State v. Anderson

Annotate this Case

159 N.W.2d 892 (1968)

STATE of Minnesota, Respondent, v. Carole ANDERSON, Sharon Burns, Barbara Taylor and Linda Riedemann, Appellants.

Nos. 41182, 41292, 41293.

Supreme Court of Minnesota.

June 21, 1968.

Rehearing Denied July 22, 1968.

*893 Ellis Olkon and Sheldon J. Eviden, Minneapolis, for appellants.

Douglas M. Head, Atty. Gen., St. Paul, George M. Scott, County Atty., Henry W. McCarr, Jr., Asst. County Atty., Minneapolis, for respondent.

OPINION

KNUTSON, Chief Justice.

This is a consolidation of three appeals involving four defendants convicted of the crime of prostitution.
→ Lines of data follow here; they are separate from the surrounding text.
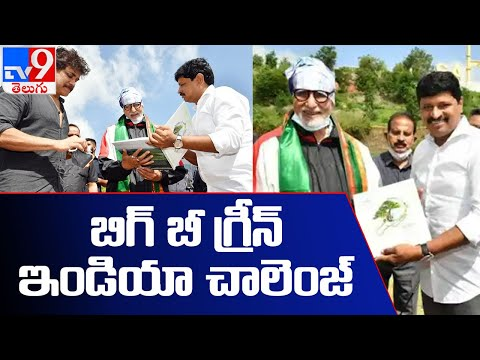 Green India Challenge: Amitabh Bachchan plants saplings at Ramoji Film City- TV9
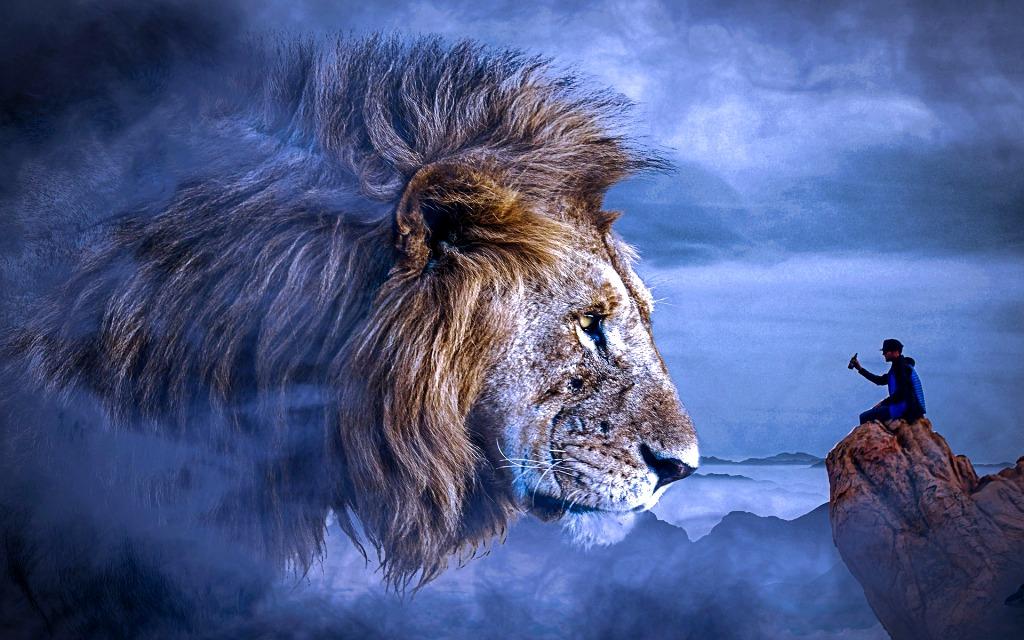 lion-4728270_1920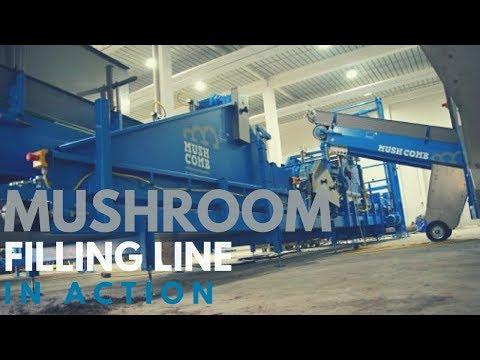 Mushroom Machinery - Inspiring Tray Filling Equipment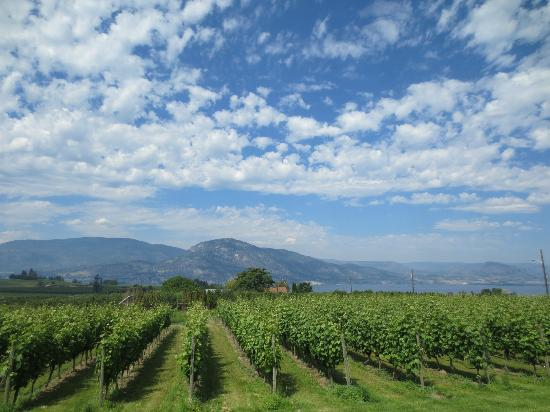 Red Rooster Winery: View from the winery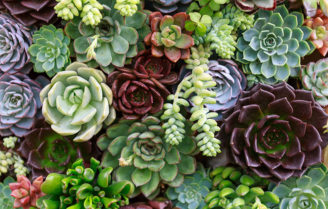 حقایق جالب و شگفت انگیز درباره ساکولنتها یا گیاهان آبدار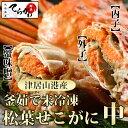 スーパーでは売ってないサイズのセコガニ 1匹(中)【津居山港産】せこがに 香箱ガニ 松葉セコガニ 松葉せこがに …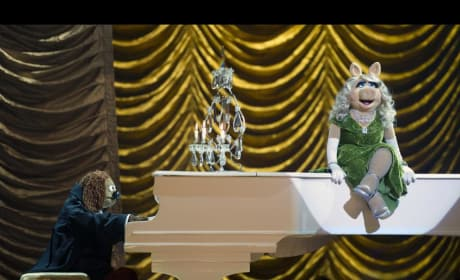 Miss PIggy Muppets Most Wanted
The city of Minneapolis has an ordinance forbidding prostitution, the maximum penalty for its violation being $100 fine or 90 days in the workhouse, or both. Minneapolis Code of Ordinances, §§ 870.110, 1.120. In 1967 our state legislature enacted Minn.St. 609.32, subd. 4(1) (L. 1967, c. 507, § 9, subd. 4[1]), which forbids prostitution and provides a maximum penalty of one year's imprisonment or payment of a fine of $1,000, or both.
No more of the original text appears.